## Selected extract
—————
Termination Date” means the earliest of (i) the Business Day, if any, that Seller or Buyer designates as the Termination Date by written notice given to the other Party at least [***] before such date, (ii) the Business Day, if any, that Buyer designates as the Termination Date by written notice given to Seller at any time after [***] shall have elapsed after any Change in Control, (iii) the date of declaration of the Termination Date pursuant to Section 12(b)(i) and (iv) December 15, 2021.

 

B.            The following defined terms are hereby added to Section 2(a) of the Amended MRA, respectively, in alphabetical order:

 

Fifth Amendment to MRA” means the Fifth Amendment to Master Repurchase Agreement dated December 16, 2020, between Buyer and Seller.
—————
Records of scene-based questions
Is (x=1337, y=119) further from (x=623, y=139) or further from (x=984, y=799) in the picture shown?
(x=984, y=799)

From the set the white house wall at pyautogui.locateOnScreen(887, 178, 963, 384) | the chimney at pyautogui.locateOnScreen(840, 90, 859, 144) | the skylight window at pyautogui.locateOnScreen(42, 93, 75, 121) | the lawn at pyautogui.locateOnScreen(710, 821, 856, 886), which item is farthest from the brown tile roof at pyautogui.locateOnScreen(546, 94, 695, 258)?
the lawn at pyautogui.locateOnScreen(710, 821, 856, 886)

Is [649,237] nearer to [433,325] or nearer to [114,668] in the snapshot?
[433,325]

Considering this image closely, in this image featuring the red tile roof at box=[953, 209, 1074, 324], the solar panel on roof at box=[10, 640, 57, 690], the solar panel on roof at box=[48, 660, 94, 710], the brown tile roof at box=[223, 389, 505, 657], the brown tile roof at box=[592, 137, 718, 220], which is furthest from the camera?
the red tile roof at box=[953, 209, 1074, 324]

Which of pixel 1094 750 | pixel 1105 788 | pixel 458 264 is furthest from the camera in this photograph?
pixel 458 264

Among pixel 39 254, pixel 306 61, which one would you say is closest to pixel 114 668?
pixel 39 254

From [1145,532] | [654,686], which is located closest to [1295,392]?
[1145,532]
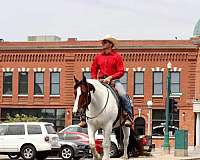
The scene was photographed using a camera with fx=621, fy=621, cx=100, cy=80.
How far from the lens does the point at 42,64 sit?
59.7 m

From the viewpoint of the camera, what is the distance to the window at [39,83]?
196 feet

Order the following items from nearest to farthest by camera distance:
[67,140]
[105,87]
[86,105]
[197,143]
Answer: [86,105]
[105,87]
[67,140]
[197,143]

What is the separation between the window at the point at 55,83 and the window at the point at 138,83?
293 inches

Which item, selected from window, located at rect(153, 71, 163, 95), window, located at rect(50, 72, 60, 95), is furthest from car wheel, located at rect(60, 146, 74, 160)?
window, located at rect(50, 72, 60, 95)

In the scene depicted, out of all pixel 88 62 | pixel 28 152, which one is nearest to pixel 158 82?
pixel 88 62

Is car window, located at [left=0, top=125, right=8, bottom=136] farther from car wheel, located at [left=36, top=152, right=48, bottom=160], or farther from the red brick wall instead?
the red brick wall

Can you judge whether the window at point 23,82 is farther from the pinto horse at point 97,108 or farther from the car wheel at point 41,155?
the pinto horse at point 97,108

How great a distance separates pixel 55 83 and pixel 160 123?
10855 mm

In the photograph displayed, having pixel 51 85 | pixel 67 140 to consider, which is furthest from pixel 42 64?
pixel 67 140

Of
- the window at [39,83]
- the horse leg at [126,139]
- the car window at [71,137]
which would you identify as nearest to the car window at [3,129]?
the car window at [71,137]

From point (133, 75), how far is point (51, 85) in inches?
318

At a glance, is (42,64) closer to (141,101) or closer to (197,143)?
(141,101)

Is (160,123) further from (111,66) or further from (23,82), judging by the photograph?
(111,66)

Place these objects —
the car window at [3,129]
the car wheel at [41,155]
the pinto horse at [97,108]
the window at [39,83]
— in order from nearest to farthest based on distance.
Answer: the pinto horse at [97,108] < the car wheel at [41,155] < the car window at [3,129] < the window at [39,83]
—————
## What you need to do
1. In the repurchase agreement extract, which fixed calendar date is the last of the possible Termination Dates?
2. Turn the paragraph of the repurchase agreement extract that begins "Termination Date” means the earliest of" into a short list of the possible Termination Dates. Keep its main facts.
These records have no connection to the repurchase agreement extract.

## Results by task
1. December 15, 2021.

2.
The Termination Date is the earliest of:
- a Business Day that Seller or Buyer designates by written notice to the other Party at least [***] beforehand
- a Business Day that Buyer designates by written notice to Seller at any time after [***] has elapsed following any Change in Control
- the date the Termination Date is declared under Section 12(b)(i)
- December 15, 2021